● **WRITTEN TASK 1**:
Write out the passage of the pasta blog post from "Break free the" to "her crowning glory.".
● **WRITTEN TASK 2**:
Decide whether each statement agrees with the pasta blog post, answering yes or no and quoting the deciding words: (a) The recipe serves six. (b) The oven is preheated to 350 degrees. (c) The ghee or butter is a required ingredient.
● **WRITTEN TASK 3**:
Give the next part of the pasta blog post, beginning right after its last line.

● **TEXT TO READ**:
● ● ●

Break free the chains! Particularly now since Al Dente’s latest line of Piccola Pastas have hit market shelves to switch things up.

My last post, Pastazanella, was  inspired by local tomatoes and Al Dente’s new Bonneti Pasta. The duo created a tantalizing riff on a classic Panzanella substituting  pasta for bread.

Lentils are substituted for grinds in this not-so-typical Ragu.

Today’s blog substitutes their new Turmeric Pinchetti Pasta for the starches used in traditional Indian food. I substituted, as well, lentils for the expected meaty grinds typically used in classic Italian ragus.

The switch-a-roos make for a lovely October plate–– especially nice when we want to warm up to the heat and spice of sub-continent food and use cauliflower in the peak of  her crowning glory.

The recipe accommodates six healthy appetites––leftovers always a bonus.

I can’t sign off without alerting those interested that my publisher slashed the price of THE PROMISE KITCHEN to only $6.99 through October.

It may be a good way to share your love ~not to mention cross an early gift off the list~ with great food fiction accompanied by a slew of well-tested recipes.

“… what a story! You will WANT to read this.”

[Five Stars, Goodreads]

Recipe: Turmeric Pasta with a Roasted Cauliflower-Lentil Ragu


  • 4 tablespoons olive oil, divided
  • 2 cups chopped white onion
  • 1 tablespoon minced fresh ginger
  • 1 tablespoon finely chopped fresh garlic
  • 1 tablespoon curry powder
  • 1 teaspoon ground cumin
  • 1 teaspoon ground coriander
  • 1 (28-0unce can) whole Italian tomatoes
  • 1 cup brown lentils
  • 1-2 cups vegetable, chicken stock or water
  • 1 small cauliflower, cut into bite-sized florets
  • 1 tablespoon ghee or butter (optional)
  • Chopped fresh cilantro, to taste
  • 4 cups Al Dente Turmeric Pasta


  1. Preheat oven to 425 degrees.

● ● ●

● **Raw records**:
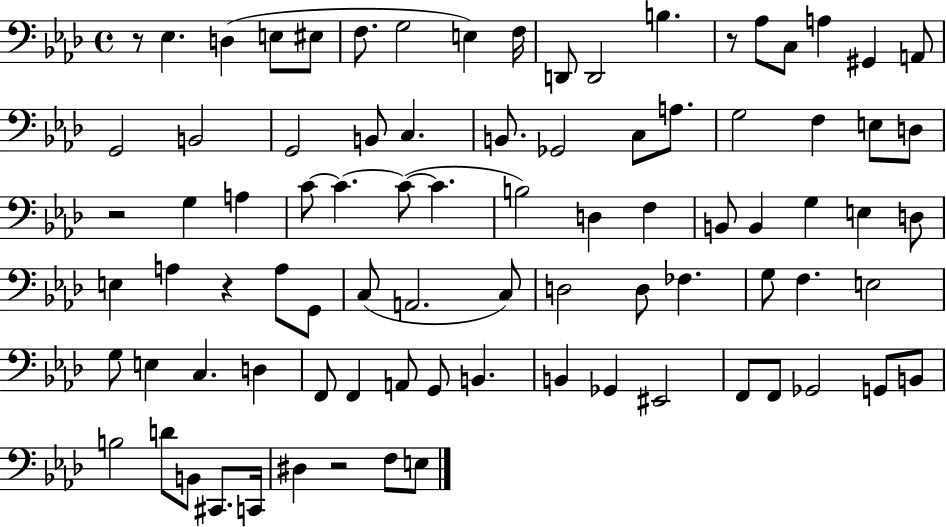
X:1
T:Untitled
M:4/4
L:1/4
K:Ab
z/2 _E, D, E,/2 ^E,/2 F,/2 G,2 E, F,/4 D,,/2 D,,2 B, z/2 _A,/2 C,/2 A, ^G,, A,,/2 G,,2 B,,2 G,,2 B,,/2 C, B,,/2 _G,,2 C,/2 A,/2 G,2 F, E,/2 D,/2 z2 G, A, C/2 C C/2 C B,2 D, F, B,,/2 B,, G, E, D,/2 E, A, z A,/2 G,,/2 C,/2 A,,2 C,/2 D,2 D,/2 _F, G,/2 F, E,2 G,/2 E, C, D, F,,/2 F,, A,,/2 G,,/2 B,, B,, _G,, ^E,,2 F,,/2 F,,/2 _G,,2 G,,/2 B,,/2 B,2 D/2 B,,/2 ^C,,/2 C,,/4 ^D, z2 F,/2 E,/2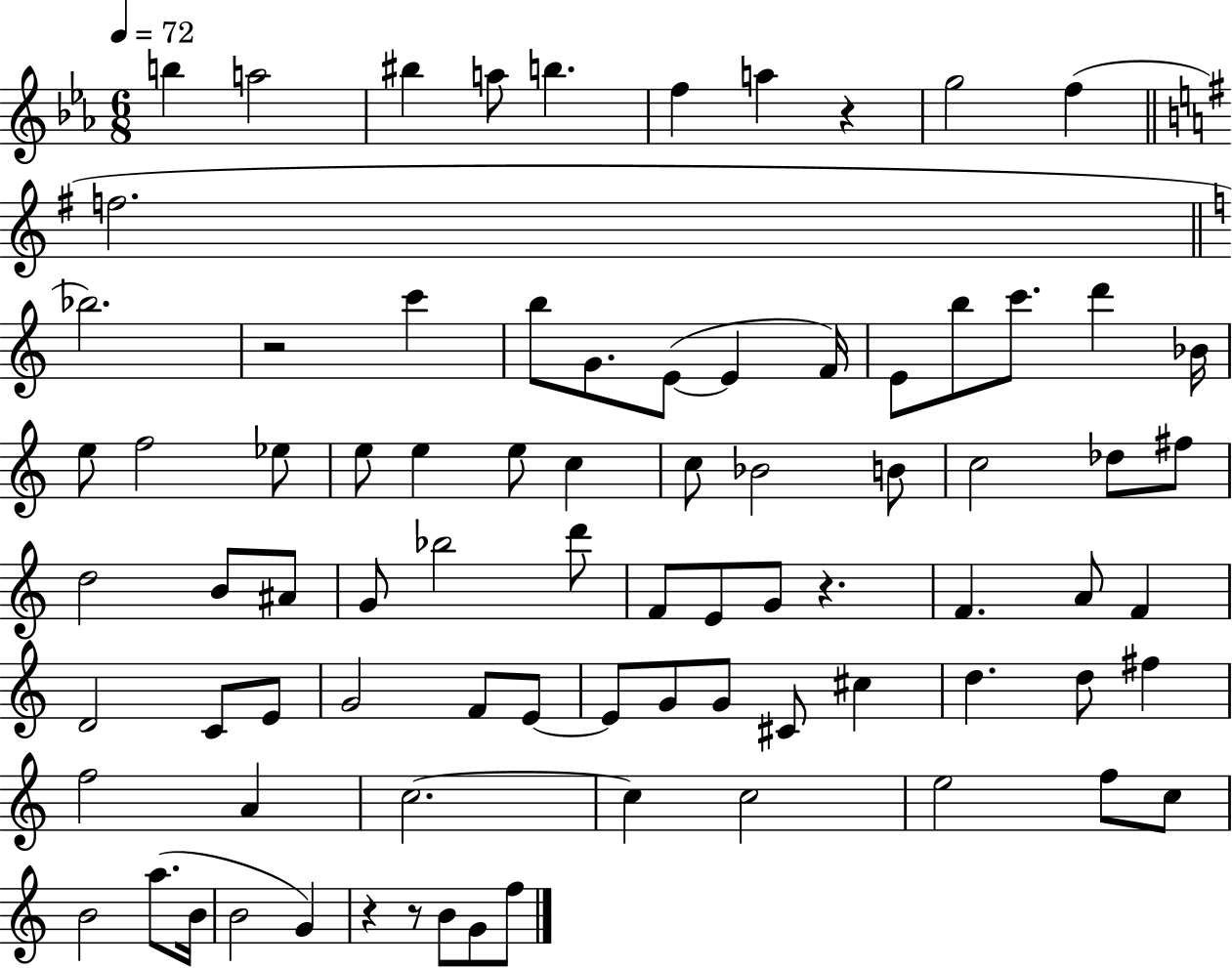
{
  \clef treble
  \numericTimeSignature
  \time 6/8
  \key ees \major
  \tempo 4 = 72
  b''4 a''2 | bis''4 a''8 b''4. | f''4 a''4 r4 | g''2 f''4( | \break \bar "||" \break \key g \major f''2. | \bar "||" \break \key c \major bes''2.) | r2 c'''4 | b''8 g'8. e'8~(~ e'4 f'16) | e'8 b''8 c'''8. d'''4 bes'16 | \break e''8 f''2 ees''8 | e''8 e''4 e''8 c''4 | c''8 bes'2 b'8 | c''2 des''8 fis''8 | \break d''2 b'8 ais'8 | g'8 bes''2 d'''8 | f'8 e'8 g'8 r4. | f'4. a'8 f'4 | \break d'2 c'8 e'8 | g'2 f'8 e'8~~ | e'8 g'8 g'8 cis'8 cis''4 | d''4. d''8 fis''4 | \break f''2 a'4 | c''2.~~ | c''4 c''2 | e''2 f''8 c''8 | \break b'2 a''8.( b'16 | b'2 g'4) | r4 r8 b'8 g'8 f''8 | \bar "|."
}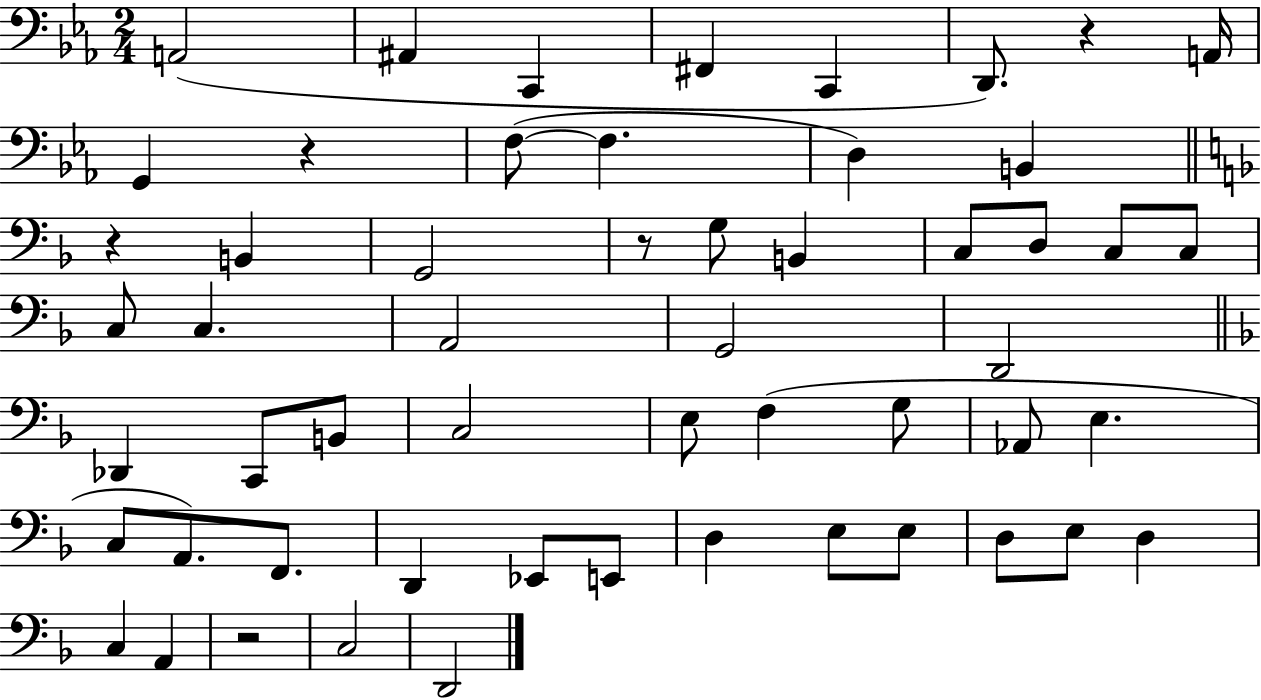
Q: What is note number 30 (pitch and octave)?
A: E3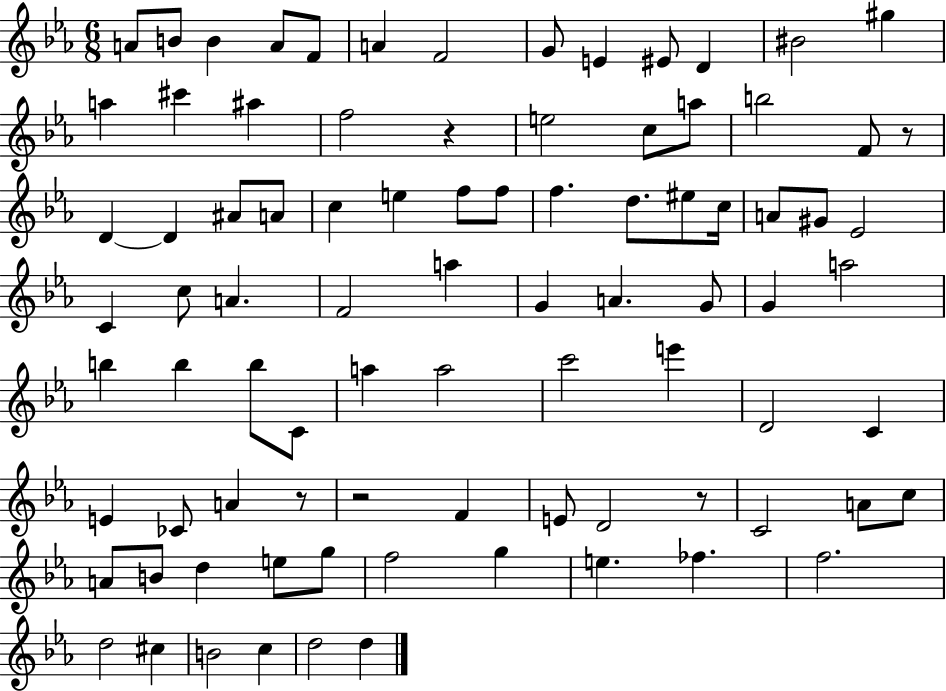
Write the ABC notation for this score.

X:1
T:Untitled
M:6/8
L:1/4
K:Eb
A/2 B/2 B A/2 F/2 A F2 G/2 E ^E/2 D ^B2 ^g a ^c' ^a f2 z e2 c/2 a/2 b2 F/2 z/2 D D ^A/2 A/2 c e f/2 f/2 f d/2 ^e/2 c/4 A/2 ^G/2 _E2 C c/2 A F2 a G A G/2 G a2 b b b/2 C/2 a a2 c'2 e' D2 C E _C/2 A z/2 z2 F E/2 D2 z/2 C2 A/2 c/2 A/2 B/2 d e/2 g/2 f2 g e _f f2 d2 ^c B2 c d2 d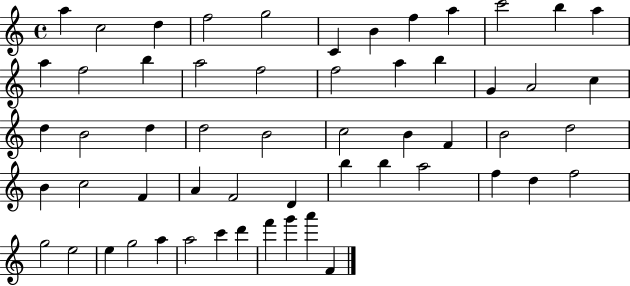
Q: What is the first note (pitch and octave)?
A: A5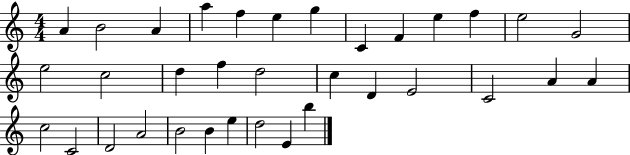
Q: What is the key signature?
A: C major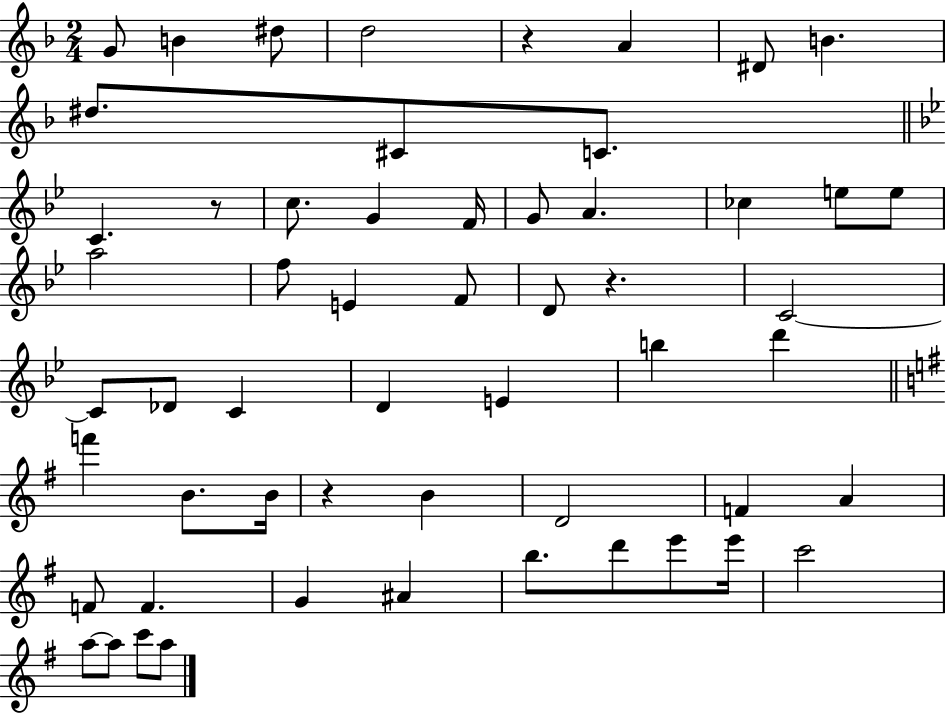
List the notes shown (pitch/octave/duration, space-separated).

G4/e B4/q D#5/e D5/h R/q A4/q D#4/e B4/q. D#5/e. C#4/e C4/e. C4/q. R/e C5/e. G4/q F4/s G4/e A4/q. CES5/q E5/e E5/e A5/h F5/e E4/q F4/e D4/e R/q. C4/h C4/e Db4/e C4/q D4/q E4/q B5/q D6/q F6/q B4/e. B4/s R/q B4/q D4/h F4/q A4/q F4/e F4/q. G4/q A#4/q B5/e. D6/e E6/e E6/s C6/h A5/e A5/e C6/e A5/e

● ● ●

● **EXERCISE ANSWER 1**:
Break free the chains! Particularly now since Al Dente’s latest line of Piccola Pastas have hit market shelves to switch things up.

My last post, Pastazanella, was  inspired by local tomatoes and Al Dente’s new Bonneti Pasta. The duo created a tantalizing riff on a classic Panzanella substituting  pasta for bread.

Lentils are substituted for grinds in this not-so-typical Ragu.

Today’s blog substitutes their new Turmeric Pinchetti Pasta for the starches used in traditional Indian food. I substituted, as well, lentils for the expected meaty grinds typically used in classic Italian ragus.

The switch-a-roos make for a lovely October plate–– especially nice when we want to warm up to the heat and spice of sub-continent food and use cauliflower in the peak of  her crowning glory.

● **EXERCISE ANSWER 2**:
(a) Yes: "The recipe accommodates six healthy appetites"
(b) No: "Preheat oven to 425 degrees."
(c) No: "1 tablespoon ghee or butter (optional)"

● **EXERCISE ANSWER 3**:
  2. Heat 2 tablespoons olive oil in a large sauté pan. Add onions and sauté 2 minutes. Stir in ginger, garlic, curry, cumin and coriander and continue cooking an additional 2 minutes, stirring occasionally.
  3. Stir tomatoes into seasoned onions; break up tomatoes with a fork. Simmer tomatoes an additional minute and then stir in lentils.
  4. Cook lentils in sauce until tender, about 35-45 minutes, stirring in 1/2 cup stock or water as needed to insure lentils don’t stick to pan, as you would do when making a risotto.
  5. While lentils are simmering, bring a large pot of salted water to a boil for the pasta. Toss cauliflower florets with remaining 2 tablespoons of olive oil and arrange on a foil-lined baking sheet.
  6. Roast cauliflower on middle-rack of oven 6-8 minutes or until florets are tender and golden brown. When lentils are tender, stir roasted cauliflower into the pan. For extra richness, if desired, stir ghee or butter into ragu. Season with cilantro and pepper flakes.
  7. Boil pasta for five minutes, according to package instructions, and drain. Serve with Lentil-Roasted Cauliflower Ragu.

Prep Time: 10 minutes

Cooking time: apx, 40 minutes

Number of servings (yield): 6-8 (leftover ragu keeps, refrigerated, several days

Copyright © Peggy Lampman’s dinnerFeed.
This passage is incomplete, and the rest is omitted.